• EXCERPT
* * * * * * * * *

Visualizing genomic information across chromosomes with PhenoGram

Abstract

Background: With the abundance of information and analysis results being collected for genetic loci, user-friendly and flexible data visualization approaches can inform and improve the analysis and dissemination of these data. A chromosomal ideogram is an idealized graphic representation of chromosomes. Ideograms can be combined with overlaid points, lines, and/or shapes, to provide summary information from studies of various kinds, such as genome-wide association studies or phenome-wide association studies, coupled with genomic location information. To facilitate visualizing varied data in multiple ways using ideograms, we have developed a flexible software tool called PhenoGram which exists as a web-based tool and also a command-line program.

* * * * * * * * *

• EXERCISES
a) According to the PhenoGram abstract, in what two forms does PhenoGram exist?
b) Quote the PhenoGram abstract between "Background: With the" and "a command-line program.", inclusive.
The entries after the abstract play no part in what is asked here.

* * * * * * * * *

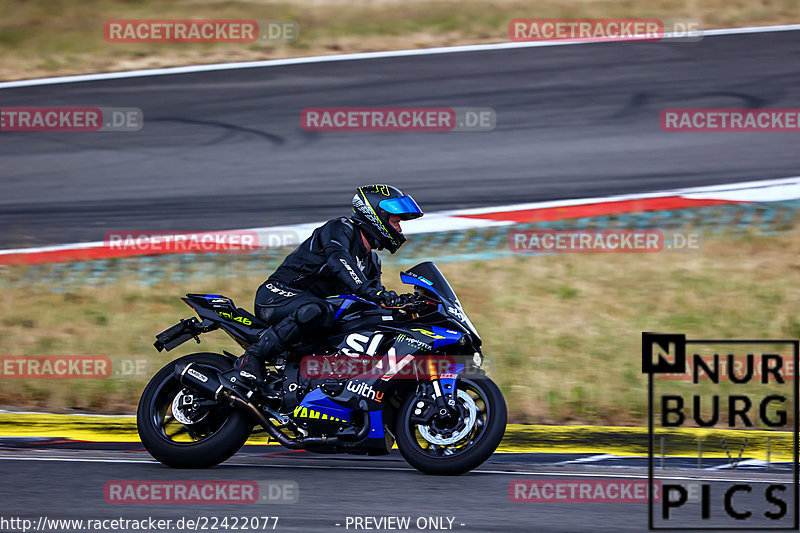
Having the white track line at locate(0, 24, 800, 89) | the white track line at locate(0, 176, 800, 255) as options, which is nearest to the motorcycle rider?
the white track line at locate(0, 176, 800, 255)

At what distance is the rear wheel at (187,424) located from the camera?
22.0 feet

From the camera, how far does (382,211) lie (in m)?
6.85

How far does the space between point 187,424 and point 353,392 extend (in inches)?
40.6

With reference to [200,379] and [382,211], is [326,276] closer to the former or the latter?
[382,211]

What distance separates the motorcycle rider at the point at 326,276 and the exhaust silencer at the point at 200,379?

* * * * * * * * *

• ANSWERS GIVEN
a) As a web-based tool and as a command-line program.

b)
Background: With the abundance of information and analysis results being collected for genetic loci, user-friendly and flexible data visualization approaches can inform and improve the analysis and dissemination of these data. A chromosomal ideogram is an idealized graphic representation of chromosomes. Ideograms can be combined with overlaid points, lines, and/or shapes, to provide summary information from studies of various kinds, such as genome-wide association studies or phenome-wide association studies, coupled with genomic location information. To facilitate visualizing varied data in multiple ways using ideograms, we have developed a flexible software tool called PhenoGram which exists as a web-based tool and also a command-line program.